§ **EXERCISE INSTRUCTIONS**: When you set down the entries, keep every word exactly as it is but drop the pictures.
[[ DATA IN THIS EXERCISE, beginning ]]
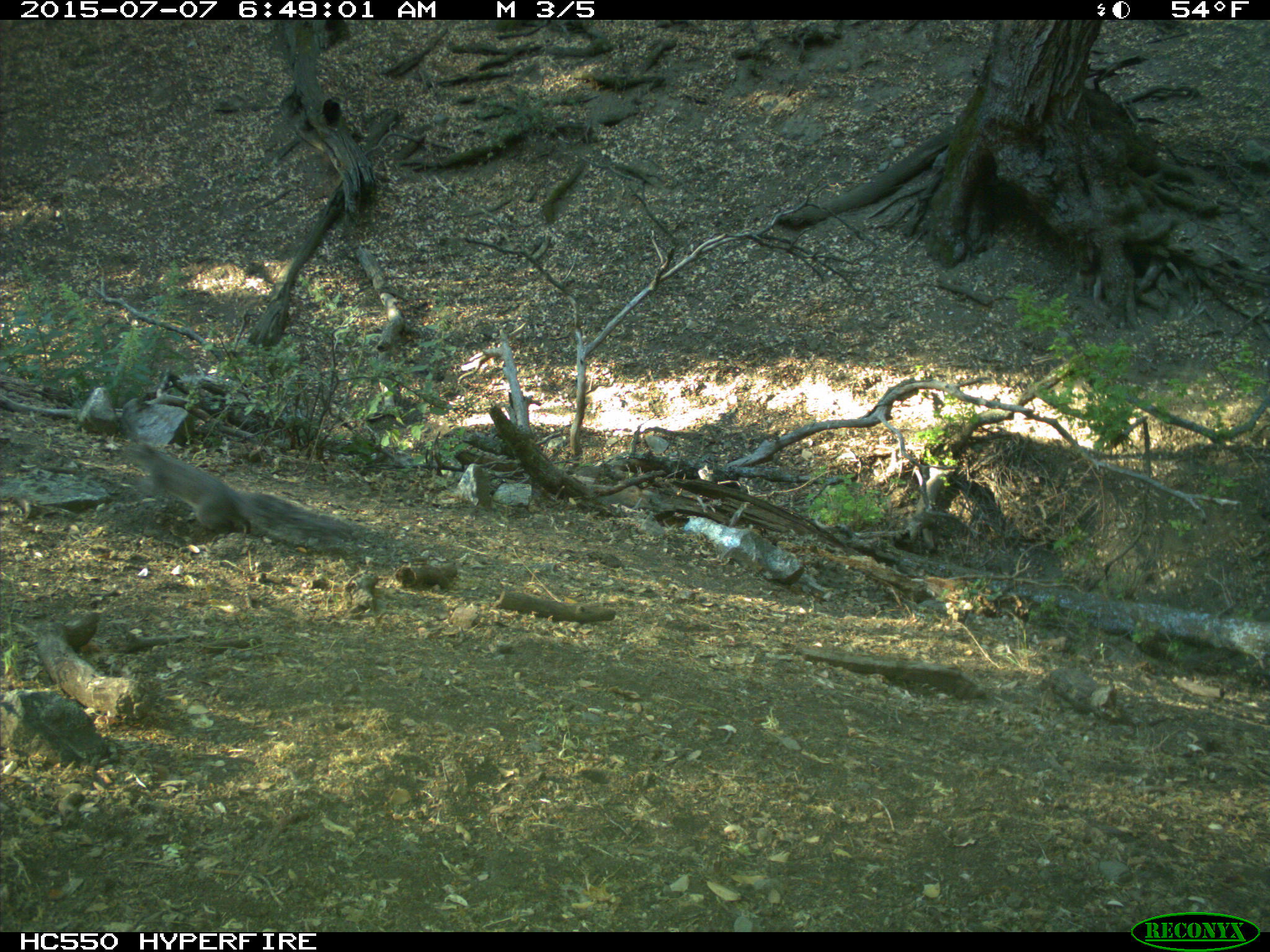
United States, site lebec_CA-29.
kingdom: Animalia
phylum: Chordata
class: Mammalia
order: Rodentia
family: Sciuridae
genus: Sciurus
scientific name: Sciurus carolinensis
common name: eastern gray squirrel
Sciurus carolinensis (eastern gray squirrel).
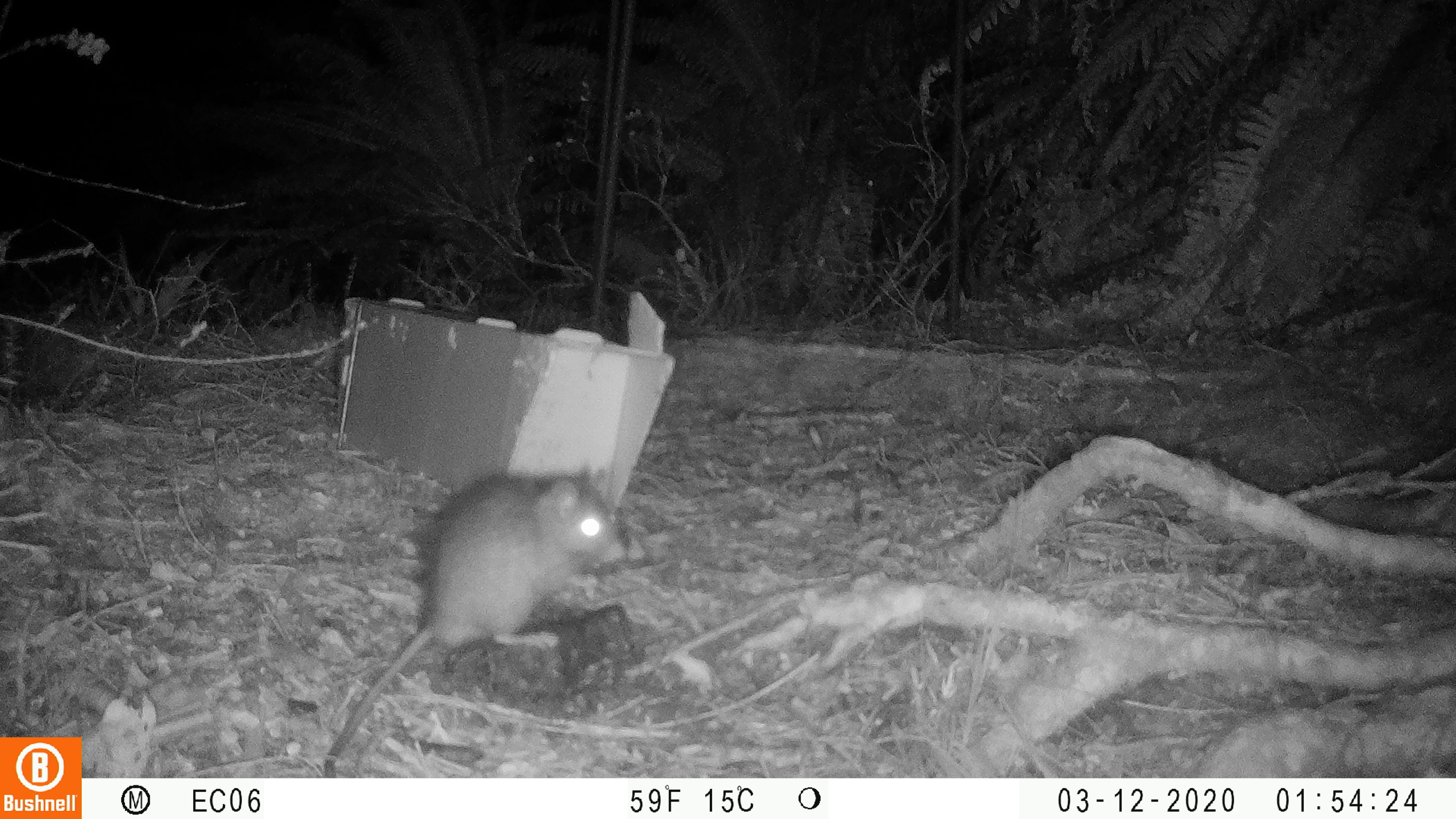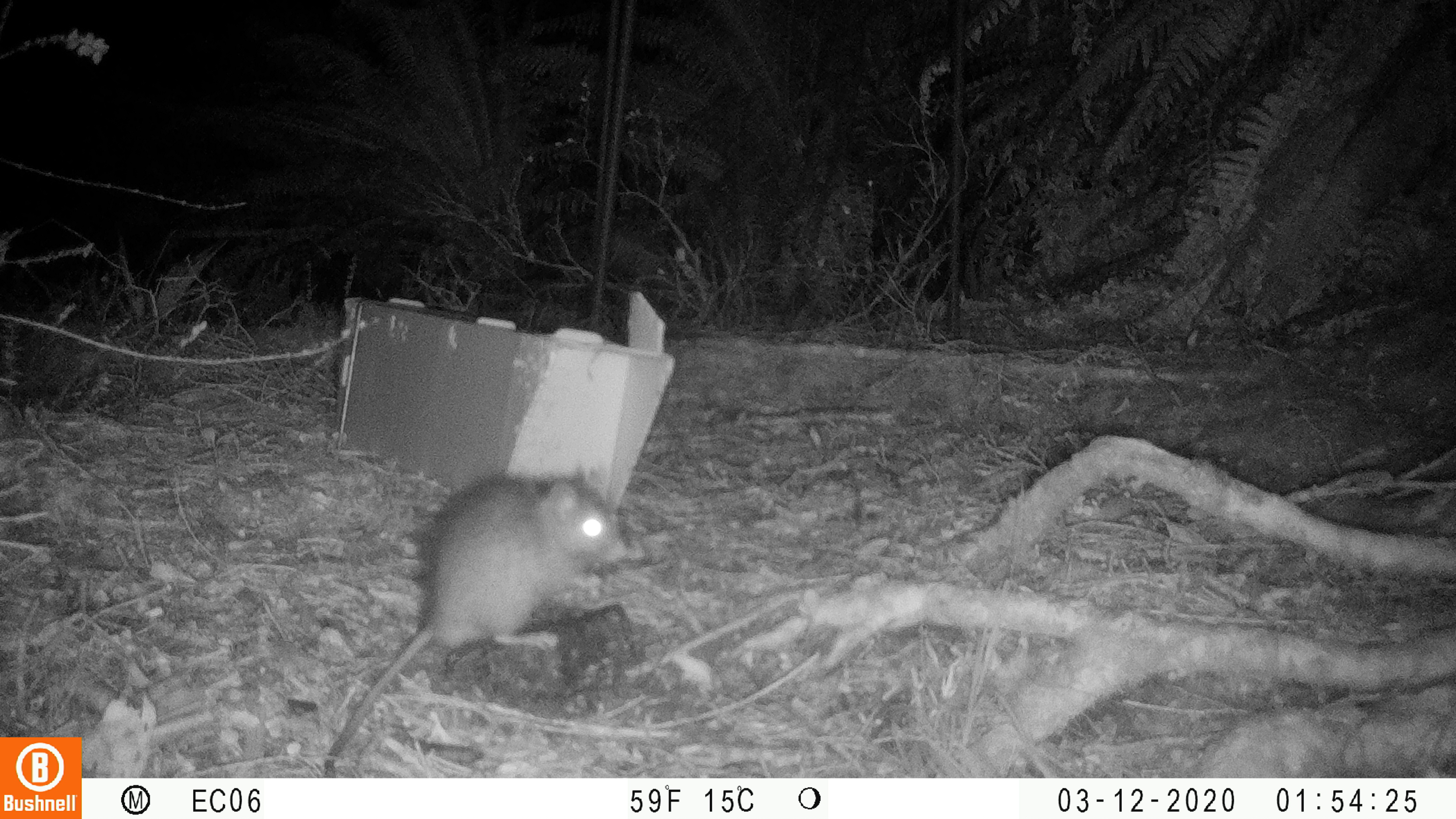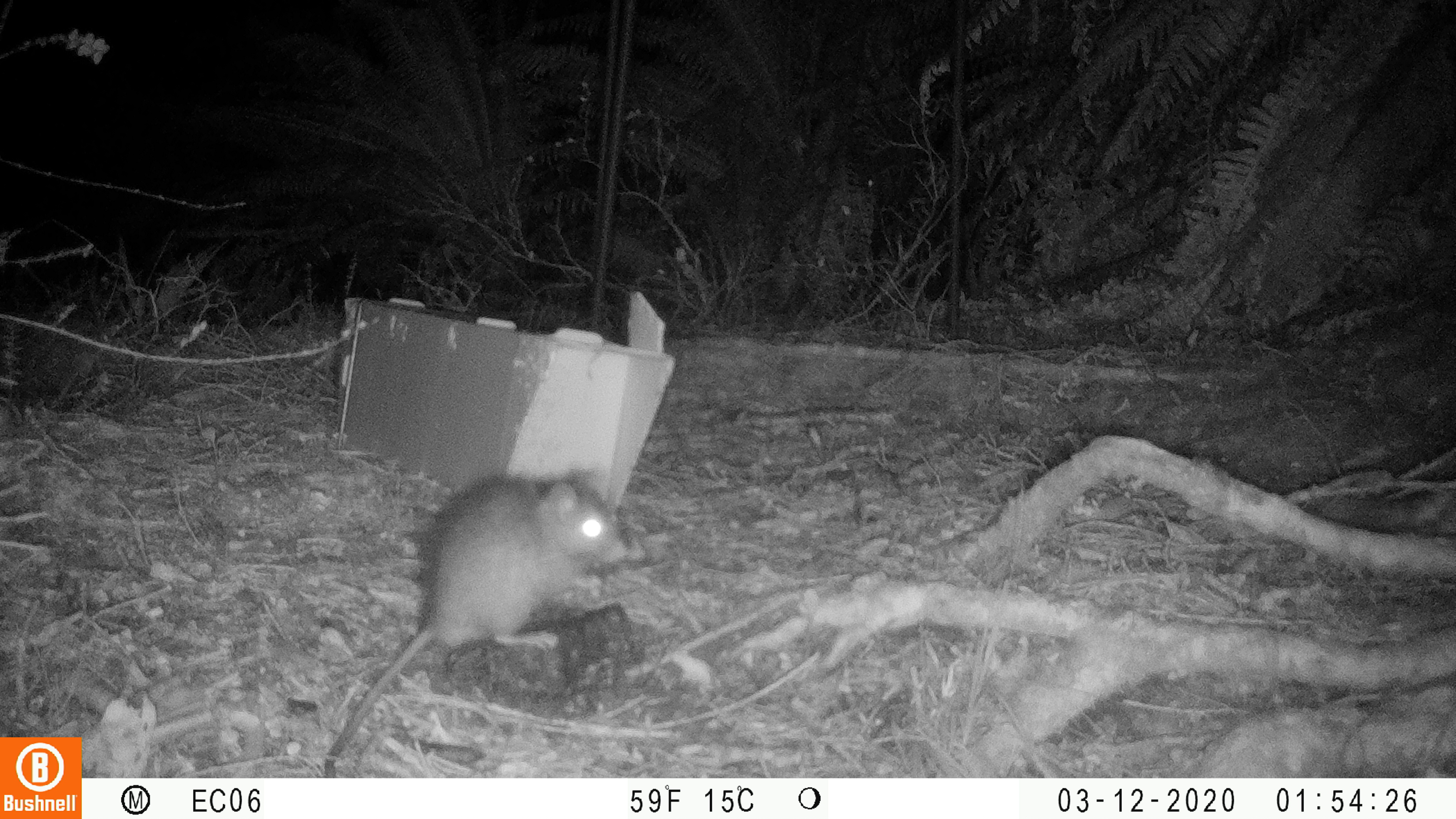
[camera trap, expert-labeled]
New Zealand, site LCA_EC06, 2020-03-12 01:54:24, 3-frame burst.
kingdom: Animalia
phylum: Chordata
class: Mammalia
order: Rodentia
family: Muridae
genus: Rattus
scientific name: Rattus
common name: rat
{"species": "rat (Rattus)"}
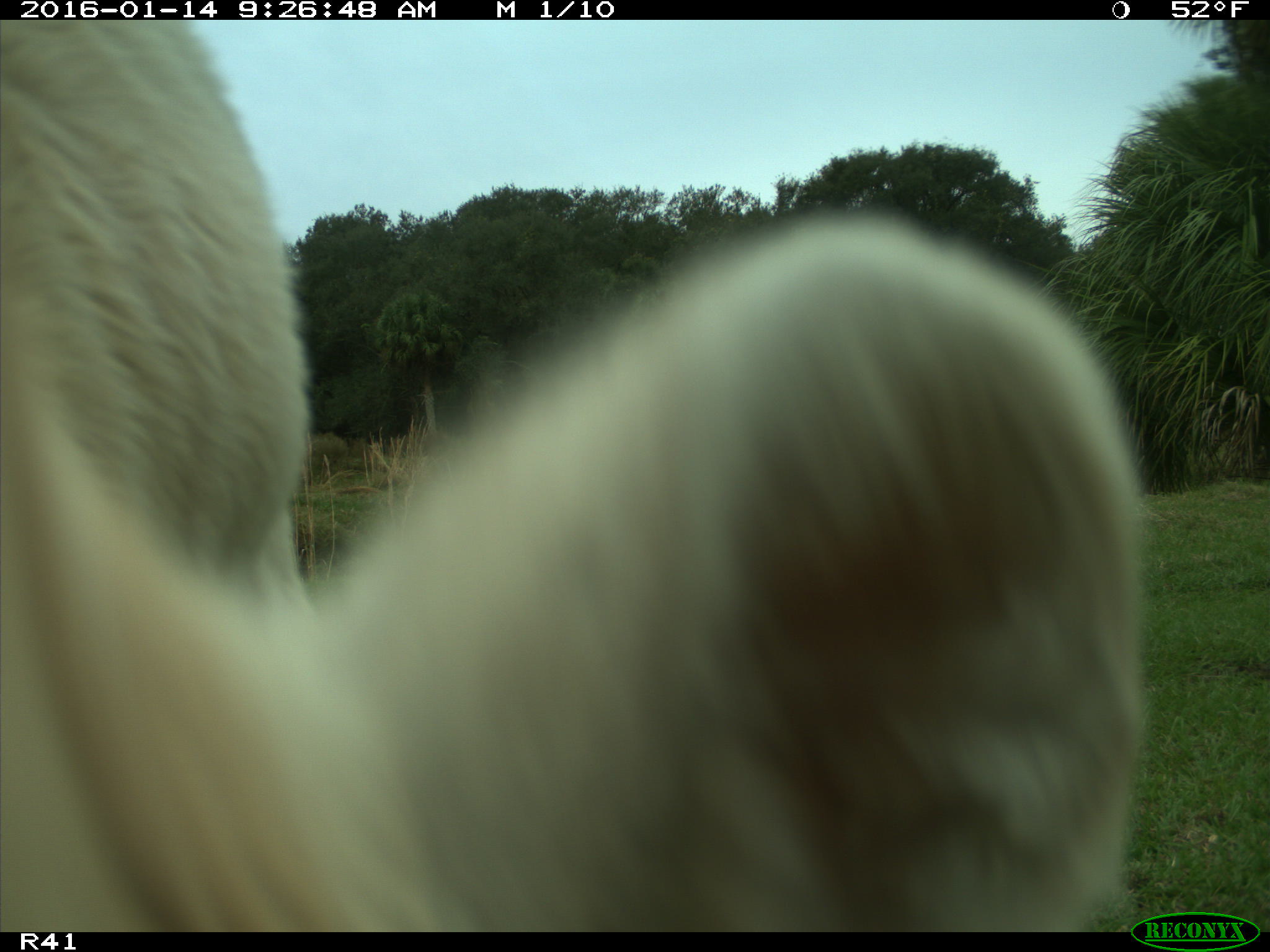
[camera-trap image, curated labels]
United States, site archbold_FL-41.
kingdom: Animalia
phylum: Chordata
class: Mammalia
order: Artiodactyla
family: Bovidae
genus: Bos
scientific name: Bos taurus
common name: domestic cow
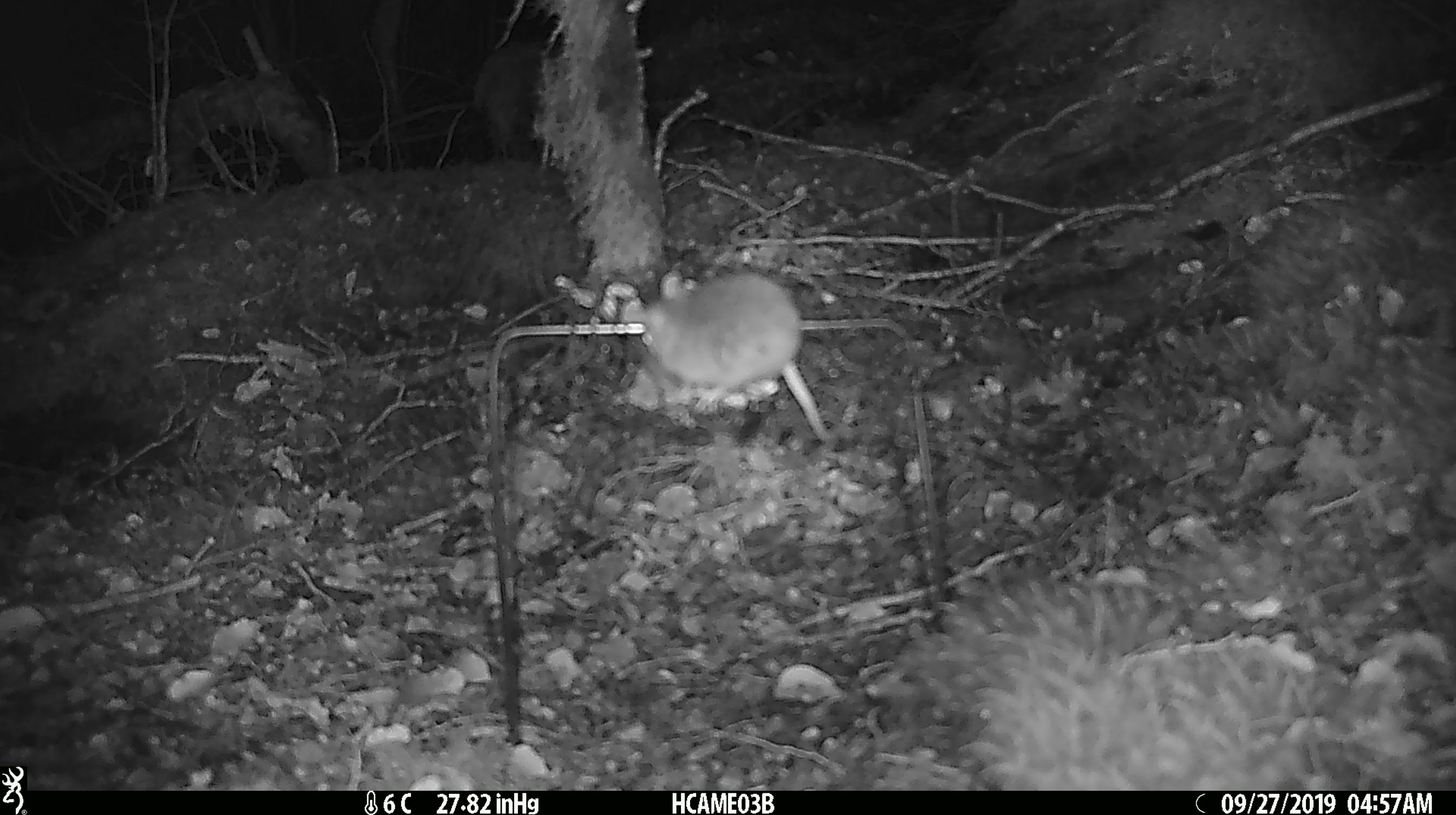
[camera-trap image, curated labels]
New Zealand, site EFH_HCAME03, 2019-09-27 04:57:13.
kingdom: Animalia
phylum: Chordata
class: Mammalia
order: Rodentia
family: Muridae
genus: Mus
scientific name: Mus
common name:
[[ DATA IN THIS EXERCISE, end ]]
§ **RESULT FOR THIS EXERCISE**:
United States, site lebec_CA-29.
kingdom: Animalia
phylum: Chordata
class: Mammalia
order: Rodentia
family: Sciuridae
genus: Sciurus
scientific name: Sciurus carolinensis
common name: eastern gray squirrel
Sciurus carolinensis (eastern gray squirrel).
[camera trap, expert-labeled]
New Zealand, site LCA_EC06, 2020-03-12 01:54:24, 3-frame burst.
kingdom: Animalia
phylum: Chordata
class: Mammalia
order: Rodentia
family: Muridae
genus: Rattus
scientific name: Rattus
common name: rat
{"species": "rat (Rattus)"}
[camera-trap image, curated labels]
United States, site archbold_FL-41.
kingdom: Animalia
phylum: Chordata
class: Mammalia
order: Artiodactyla
family: Bovidae
genus: Bos
scientific name: Bos taurus
common name: domestic cow
[camera-trap image, curated labels]
New Zealand, site EFH_HCAME03, 2019-09-27 04:57:13.
kingdom: Animalia
phylum: Chordata
class: Mammalia
order: Rodentia
family: Muridae
genus: Mus
scientific name: Mus
common name:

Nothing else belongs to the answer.